Il vicesindaco di Trieste che butta via le coperte del clochard, per un’esigenza di pulizia, azzera, con un gesto solo, pietà cristiana e umana e mostra di non conoscere nemmeno quelle parole della canzone di De Andrè: “dai diamanti non nasce niente, dal letame nascono i fior”: l’idea che si debba nascondere la povertà per un fatto estetico, invece di tentare di risolverla per un’esigenza etica, evidenzia non soltanto durezza di cuore e d’intelletto, ma anche ignoranza di un fatto basilare: che la vita stessa nasce dal sudore, dal sangue, da ogni secrezioni umana, non dall’asepsi.
Meno male che, a controbilanciare l’insensibilità di quel vicesindaco, esiste un sindaco d’avviso opposto: che la cattiveria gratuita e vigliacca, qual è quella dei social, dove si grida supponendo l’impunità (per fortuna non è così perché la polizia postale è attiva e vigile!) debba essere individuata, arginata, denunciata e combattuta, perché essa è un cancro che mette a repentaglio la nostra civiltà.
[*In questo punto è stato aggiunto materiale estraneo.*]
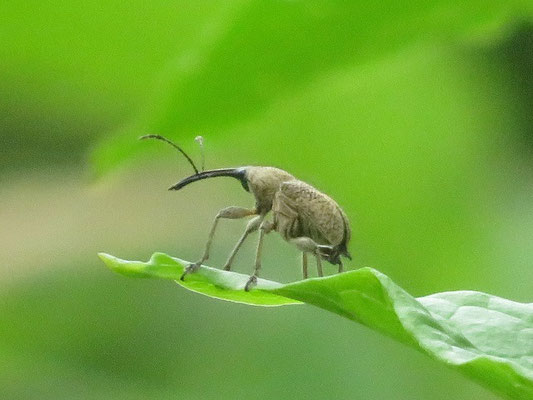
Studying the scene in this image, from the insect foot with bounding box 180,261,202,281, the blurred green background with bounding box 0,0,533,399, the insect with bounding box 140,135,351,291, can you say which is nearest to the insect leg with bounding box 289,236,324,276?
the insect with bounding box 140,135,351,291

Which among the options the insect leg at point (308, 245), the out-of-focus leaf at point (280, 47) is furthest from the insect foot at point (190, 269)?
the insect leg at point (308, 245)

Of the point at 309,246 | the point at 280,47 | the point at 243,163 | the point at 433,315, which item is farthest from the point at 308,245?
the point at 243,163

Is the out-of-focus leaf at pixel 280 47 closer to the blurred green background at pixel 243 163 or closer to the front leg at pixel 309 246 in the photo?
the blurred green background at pixel 243 163

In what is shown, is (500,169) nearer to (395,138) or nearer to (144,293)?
(395,138)

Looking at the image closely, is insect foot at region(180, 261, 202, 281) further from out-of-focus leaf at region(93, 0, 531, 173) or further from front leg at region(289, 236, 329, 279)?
front leg at region(289, 236, 329, 279)

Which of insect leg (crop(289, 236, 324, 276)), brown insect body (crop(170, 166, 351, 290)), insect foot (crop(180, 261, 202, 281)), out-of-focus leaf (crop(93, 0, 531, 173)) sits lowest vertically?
insect foot (crop(180, 261, 202, 281))

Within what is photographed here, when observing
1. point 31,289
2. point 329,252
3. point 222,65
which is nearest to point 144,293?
point 31,289
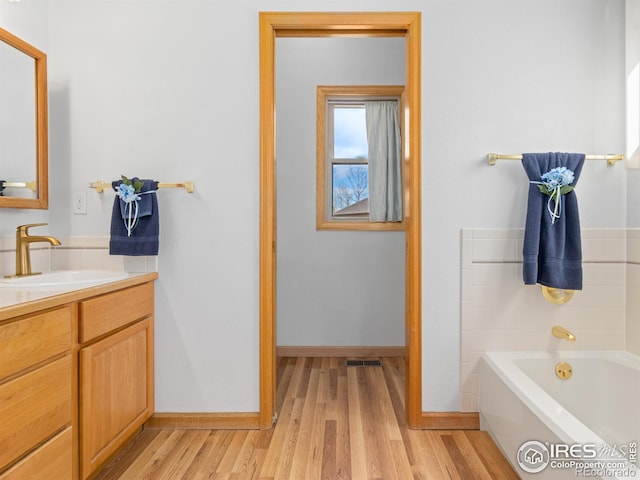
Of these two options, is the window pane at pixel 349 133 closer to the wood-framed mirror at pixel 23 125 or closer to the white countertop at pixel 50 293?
the wood-framed mirror at pixel 23 125

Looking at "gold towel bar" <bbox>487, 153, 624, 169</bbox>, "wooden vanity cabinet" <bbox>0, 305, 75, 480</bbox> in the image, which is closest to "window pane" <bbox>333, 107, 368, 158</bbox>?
"gold towel bar" <bbox>487, 153, 624, 169</bbox>

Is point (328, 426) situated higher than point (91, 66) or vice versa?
point (91, 66)

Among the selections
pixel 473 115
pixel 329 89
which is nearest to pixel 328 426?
pixel 473 115

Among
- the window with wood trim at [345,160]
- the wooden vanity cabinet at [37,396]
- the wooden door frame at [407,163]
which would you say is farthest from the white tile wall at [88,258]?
the window with wood trim at [345,160]

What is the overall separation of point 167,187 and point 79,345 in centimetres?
93

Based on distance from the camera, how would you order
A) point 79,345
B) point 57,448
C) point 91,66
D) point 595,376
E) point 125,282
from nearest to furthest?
Result: point 57,448
point 79,345
point 125,282
point 595,376
point 91,66

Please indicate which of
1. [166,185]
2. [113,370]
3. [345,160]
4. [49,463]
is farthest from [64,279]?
[345,160]

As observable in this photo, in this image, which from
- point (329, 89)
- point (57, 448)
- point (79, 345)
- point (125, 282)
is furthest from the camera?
point (329, 89)

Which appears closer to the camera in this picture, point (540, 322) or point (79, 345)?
point (79, 345)

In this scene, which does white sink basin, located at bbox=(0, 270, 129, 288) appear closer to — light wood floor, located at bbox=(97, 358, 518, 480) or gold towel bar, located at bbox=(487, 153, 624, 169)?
light wood floor, located at bbox=(97, 358, 518, 480)

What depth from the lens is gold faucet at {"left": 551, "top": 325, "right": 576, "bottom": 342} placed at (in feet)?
6.89

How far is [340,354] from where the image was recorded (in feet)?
11.6

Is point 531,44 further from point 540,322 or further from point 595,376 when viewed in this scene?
point 595,376

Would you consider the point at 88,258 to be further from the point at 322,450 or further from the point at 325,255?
the point at 325,255
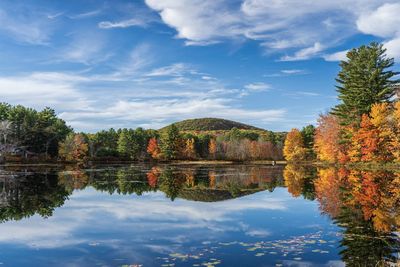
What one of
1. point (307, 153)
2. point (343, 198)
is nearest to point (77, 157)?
point (307, 153)

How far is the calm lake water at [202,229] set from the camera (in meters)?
12.0

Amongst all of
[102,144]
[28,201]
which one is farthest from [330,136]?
[102,144]

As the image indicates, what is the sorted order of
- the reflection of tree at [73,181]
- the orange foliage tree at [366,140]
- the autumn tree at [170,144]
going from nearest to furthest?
the reflection of tree at [73,181] < the orange foliage tree at [366,140] < the autumn tree at [170,144]

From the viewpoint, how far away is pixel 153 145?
124 meters

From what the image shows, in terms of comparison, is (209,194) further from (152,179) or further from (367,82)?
(367,82)

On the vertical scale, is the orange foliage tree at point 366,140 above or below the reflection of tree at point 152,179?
above

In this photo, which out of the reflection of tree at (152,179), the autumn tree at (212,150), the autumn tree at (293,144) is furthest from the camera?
the autumn tree at (212,150)

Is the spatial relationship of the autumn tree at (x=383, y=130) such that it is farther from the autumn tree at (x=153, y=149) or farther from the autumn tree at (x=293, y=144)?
the autumn tree at (x=153, y=149)

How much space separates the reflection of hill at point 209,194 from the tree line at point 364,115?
28063 mm

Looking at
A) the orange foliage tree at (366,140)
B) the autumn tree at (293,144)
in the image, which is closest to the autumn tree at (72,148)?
the autumn tree at (293,144)

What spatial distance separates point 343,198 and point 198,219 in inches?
407

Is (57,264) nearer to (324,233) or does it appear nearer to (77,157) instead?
(324,233)

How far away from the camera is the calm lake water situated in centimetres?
1200

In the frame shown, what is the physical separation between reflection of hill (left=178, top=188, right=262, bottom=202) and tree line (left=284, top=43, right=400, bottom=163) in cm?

Ed è bellissimo che, come controcanto, come “punizione del reo”, quel bravo sindaco indichi la lettura di testi come la nostra Costituzione, “Le memorie di Adriano” di Marguerite Yourcenar, “Il razzismo spiegato a mia figlia” di T. Ben Jalloun, “Se questo è un uomo” di Primo Levi; oppure la visione di film come “La vita è bella” di Roberto Benigni, o, per apprendere la bellezza, la contemplazione degli affreschi di Giotto a Padova o lo svolgimento di dieci ore di volontariato presso le associazioni operanti sul territorio comunale, imparando forse cos’è fragilità, bisogno, sofferenza.
Come a dire: ripartiamo dalla cultura, per ridestare sensibilità e umanità, oggi pericolosamente assopite!